Apesar da contrariedade, Vera Mukhina continuou atrelada ao destino do monumento. Em 1941, graças a seu renomado trabalho, ela recebeu o primeiro de seus cinco Prêmios Stálin. Dois anos depois, foi agraciada com a Medalha Artista do Povo da União Soviética, um dos mais importantes títulos honorários concedidos pelo regime.

No ano de 1947, a estátua foi transferida para o Centro de Exposições da Rússia, na Avenida da Paz, em Moscovo, onde permaneceu em exposição permanente. Em 1948, a pedido da Mosfilm (a estatal que cuidada do cinema soviético), Vera construiu uma réplica em gesso de sua estátua, em tamanho reduzido. A imagem passou, desse então, a ilustrar a vinheta dos filmes produzidos no país.

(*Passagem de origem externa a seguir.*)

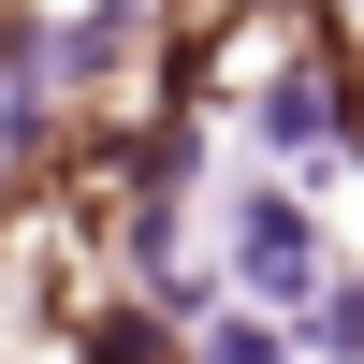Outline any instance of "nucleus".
I'll use <instances>...</instances> for the list:
<instances>
[{"mask_svg":"<svg viewBox=\"0 0 364 364\" xmlns=\"http://www.w3.org/2000/svg\"><path fill=\"white\" fill-rule=\"evenodd\" d=\"M233 262H248V291H262V306H306V291H321L306 204H291V190H248V204H233Z\"/></svg>","mask_w":364,"mask_h":364,"instance_id":"nucleus-1","label":"nucleus"},{"mask_svg":"<svg viewBox=\"0 0 364 364\" xmlns=\"http://www.w3.org/2000/svg\"><path fill=\"white\" fill-rule=\"evenodd\" d=\"M262 132H277V146H321V132H336V73H277Z\"/></svg>","mask_w":364,"mask_h":364,"instance_id":"nucleus-2","label":"nucleus"},{"mask_svg":"<svg viewBox=\"0 0 364 364\" xmlns=\"http://www.w3.org/2000/svg\"><path fill=\"white\" fill-rule=\"evenodd\" d=\"M204 364H291V350L262 336V321H219V336H204Z\"/></svg>","mask_w":364,"mask_h":364,"instance_id":"nucleus-3","label":"nucleus"},{"mask_svg":"<svg viewBox=\"0 0 364 364\" xmlns=\"http://www.w3.org/2000/svg\"><path fill=\"white\" fill-rule=\"evenodd\" d=\"M321 350H364V277L336 291V306H321Z\"/></svg>","mask_w":364,"mask_h":364,"instance_id":"nucleus-4","label":"nucleus"}]
</instances>
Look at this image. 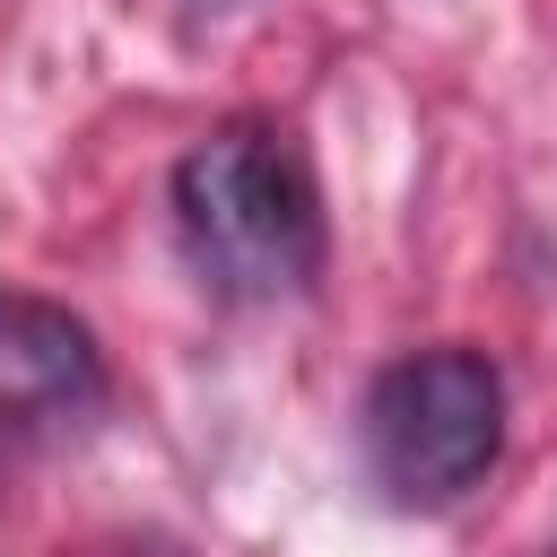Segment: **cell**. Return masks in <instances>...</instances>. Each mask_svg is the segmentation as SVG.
Returning <instances> with one entry per match:
<instances>
[{"mask_svg": "<svg viewBox=\"0 0 557 557\" xmlns=\"http://www.w3.org/2000/svg\"><path fill=\"white\" fill-rule=\"evenodd\" d=\"M183 9H200V17H218V9H244V0H183Z\"/></svg>", "mask_w": 557, "mask_h": 557, "instance_id": "4", "label": "cell"}, {"mask_svg": "<svg viewBox=\"0 0 557 557\" xmlns=\"http://www.w3.org/2000/svg\"><path fill=\"white\" fill-rule=\"evenodd\" d=\"M174 226L200 261V278L235 305L305 296L322 270V191L287 131L270 122H218L174 165Z\"/></svg>", "mask_w": 557, "mask_h": 557, "instance_id": "1", "label": "cell"}, {"mask_svg": "<svg viewBox=\"0 0 557 557\" xmlns=\"http://www.w3.org/2000/svg\"><path fill=\"white\" fill-rule=\"evenodd\" d=\"M505 453V374L479 348L392 357L366 392V461L392 505H453Z\"/></svg>", "mask_w": 557, "mask_h": 557, "instance_id": "2", "label": "cell"}, {"mask_svg": "<svg viewBox=\"0 0 557 557\" xmlns=\"http://www.w3.org/2000/svg\"><path fill=\"white\" fill-rule=\"evenodd\" d=\"M104 400V348L44 296H0V418H78Z\"/></svg>", "mask_w": 557, "mask_h": 557, "instance_id": "3", "label": "cell"}]
</instances>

Vítima de uma angina, Vera Mukhina faleceu em 6 de outubro de 1953, sete meses depois da morte de Stálin. A preservação de seu legado foi prejudicada devido aos vínculos entre a artista e o líder soviético. Depois do 20º Congresso do Partido Comunista da União Soviética – que deflagrou o revisionismo e lançou a campanha antistalinista –, o regime deu curso ao processo de “esquecimento” de diversos representantes do realismo socialista.

Mas a arte de Vera Mukhina sobreviveu à perseguição. Em 1985, um museu dedicado à sua vida e obra foi inaugurado na Ucrânia. Em 2009, depois de seis anos de um rigoroso trabalho de restauração, “O Operário e a Mulher Kolkosiana” foi reinstalado no VDNKh, em um pedestal ainda maior – de 34,5 metros –, atendendo ao desejo de sua autora.

Com a crise do bloco socialista, no período de 1989-92, inúmeras estátuas de Lênin e Stálin vieram abaixo na antiga União Soviética e no Leste Europeu. Um sem-número de artistas recebeu a pecha de “malditos”. Mas “O Operário e a Mulher Kolkosiana”, o mais vigoroso fruto do realismo socialista, a obra-prima das artes soviéticas, permaneceu de pé. Quem vai a Moscovo encontra nela uma das mais belas reminiscências da jornada bolchevique. 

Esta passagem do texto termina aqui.